**What is needed:** Copy out every caption in the material below word for word, leaving the pictures out of your answer.

**Web images with captions:**
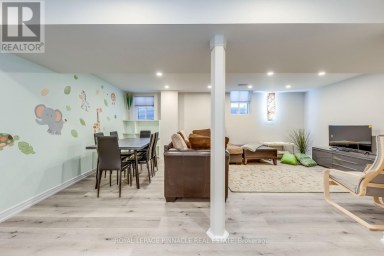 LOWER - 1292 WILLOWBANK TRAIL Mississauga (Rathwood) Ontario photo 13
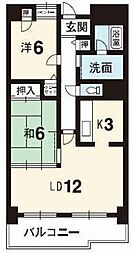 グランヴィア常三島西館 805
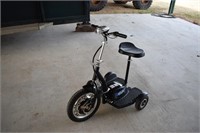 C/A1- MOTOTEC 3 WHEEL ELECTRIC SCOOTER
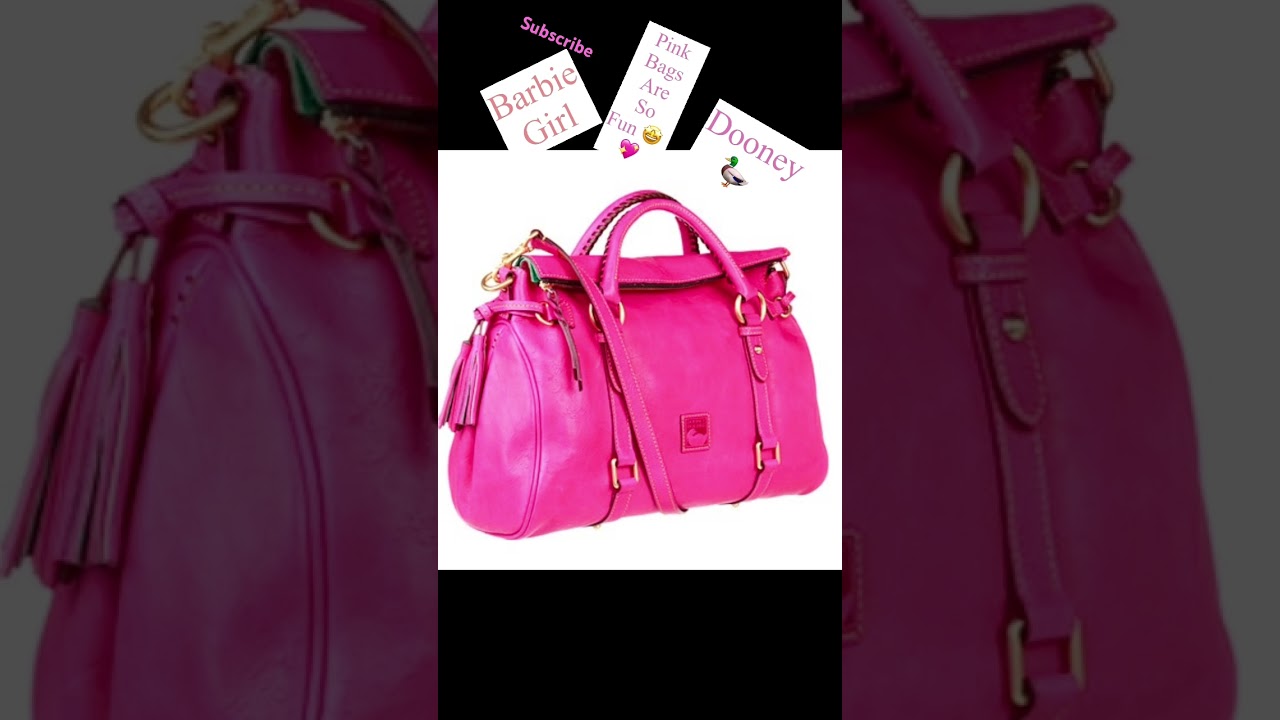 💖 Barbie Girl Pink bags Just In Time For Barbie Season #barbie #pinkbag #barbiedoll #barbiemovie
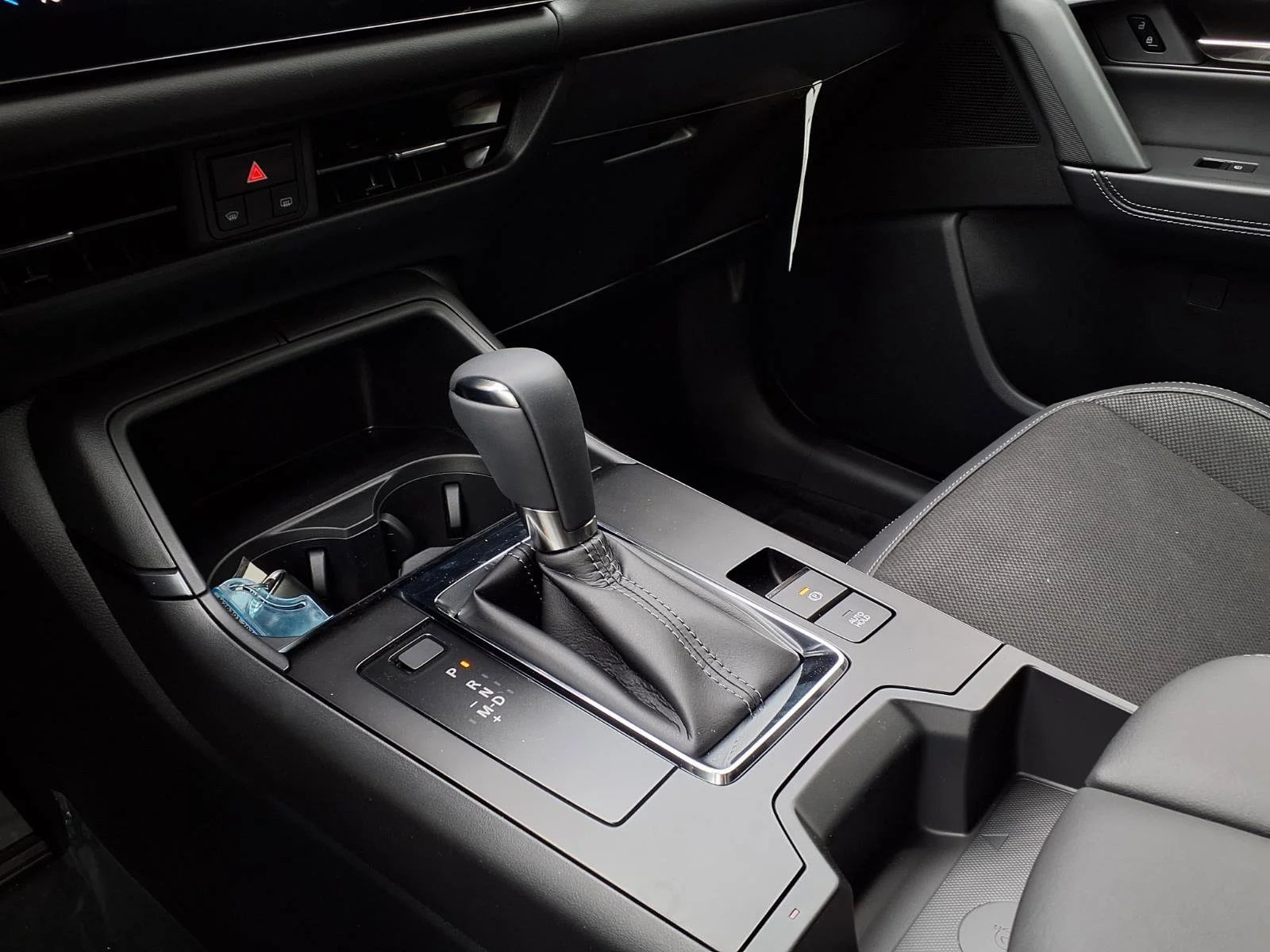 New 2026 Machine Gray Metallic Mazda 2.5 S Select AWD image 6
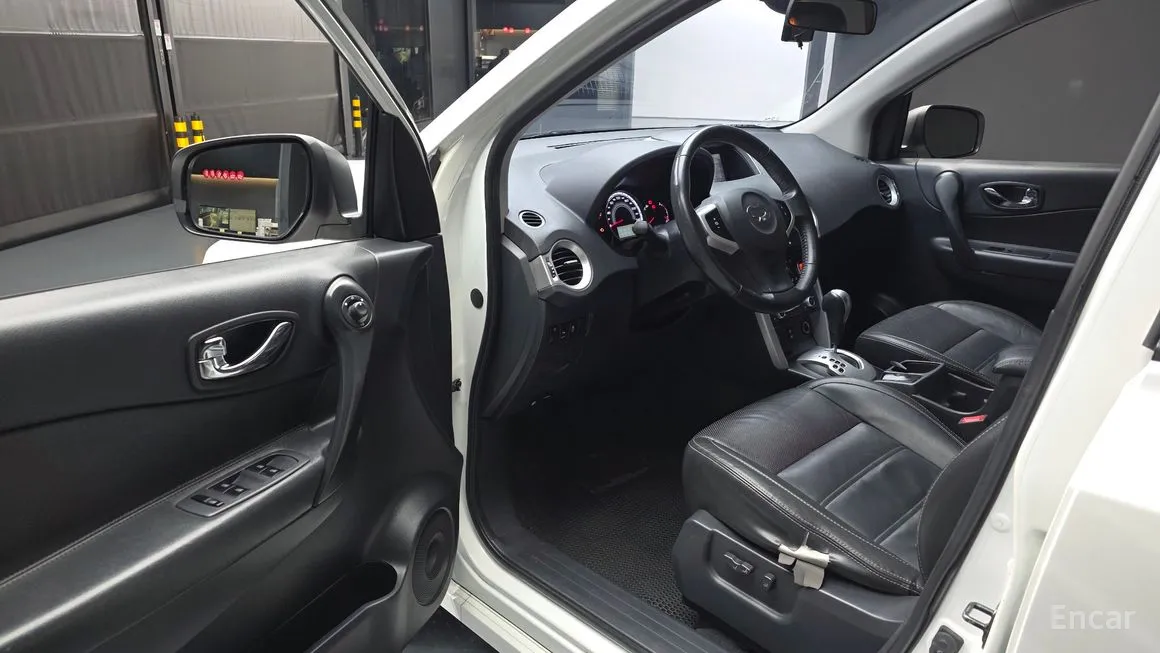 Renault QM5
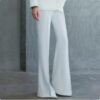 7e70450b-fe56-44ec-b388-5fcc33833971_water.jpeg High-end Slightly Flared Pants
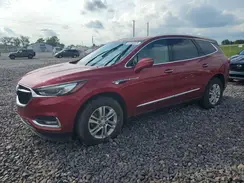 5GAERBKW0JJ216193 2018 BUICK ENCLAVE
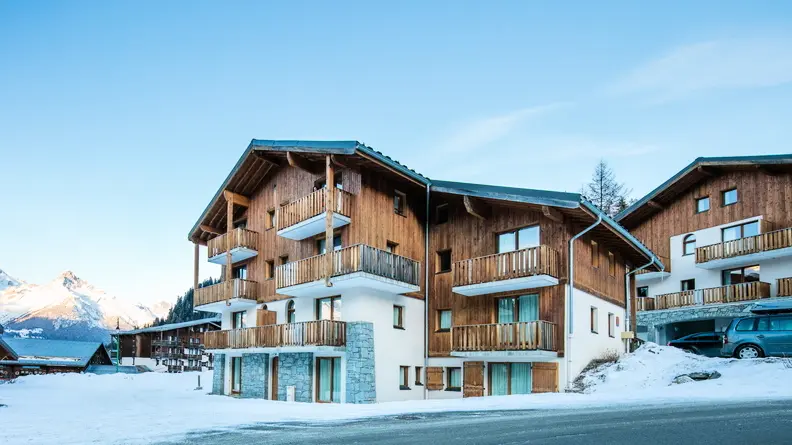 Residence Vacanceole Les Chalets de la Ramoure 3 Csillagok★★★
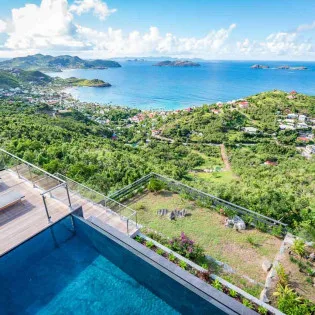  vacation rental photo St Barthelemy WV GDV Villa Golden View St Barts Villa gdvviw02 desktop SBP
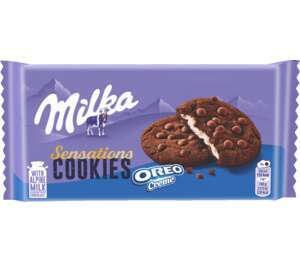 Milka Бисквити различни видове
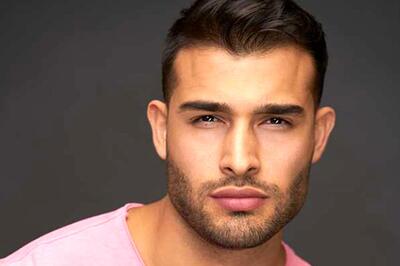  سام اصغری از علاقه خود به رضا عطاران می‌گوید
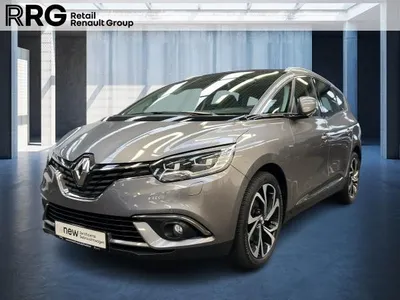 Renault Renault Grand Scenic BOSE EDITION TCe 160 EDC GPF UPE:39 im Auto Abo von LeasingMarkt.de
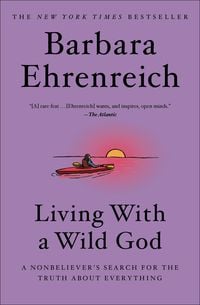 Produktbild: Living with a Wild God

**Response:**
 LOWER - 1292 WILLOWBANK TRAIL Mississauga (Rathwood) Ontario photo 13
 グランヴィア常三島西館 805
 C/A1- MOTOTEC 3 WHEEL ELECTRIC SCOOTER
 💖 Barbie Girl Pink bags Just In Time For Barbie Season #barbie #pinkbag #barbiedoll #barbiemovie
 New 2026 Machine Gray Metallic Mazda 2.5 S Select AWD image 6
 Renault QM5
 7e70450b-fe56-44ec-b388-5fcc33833971_water.jpeg High-end Slightly Flared Pants
 5GAERBKW0JJ216193 2018 BUICK ENCLAVE
 Residence Vacanceole Les Chalets de la Ramoure 3 Csillagok★★★
  vacation rental photo St Barthelemy WV GDV Villa Golden View St Barts Villa gdvviw02 desktop SBP
 Milka Бисквити различни видове
  سام اصغری از علاقه خود به رضا عطاران می‌گوید
 Renault Renault Grand Scenic BOSE EDITION TCe 160 EDC GPF UPE:39 im Auto Abo von LeasingMarkt.de
 Produktbild: Living with a Wild God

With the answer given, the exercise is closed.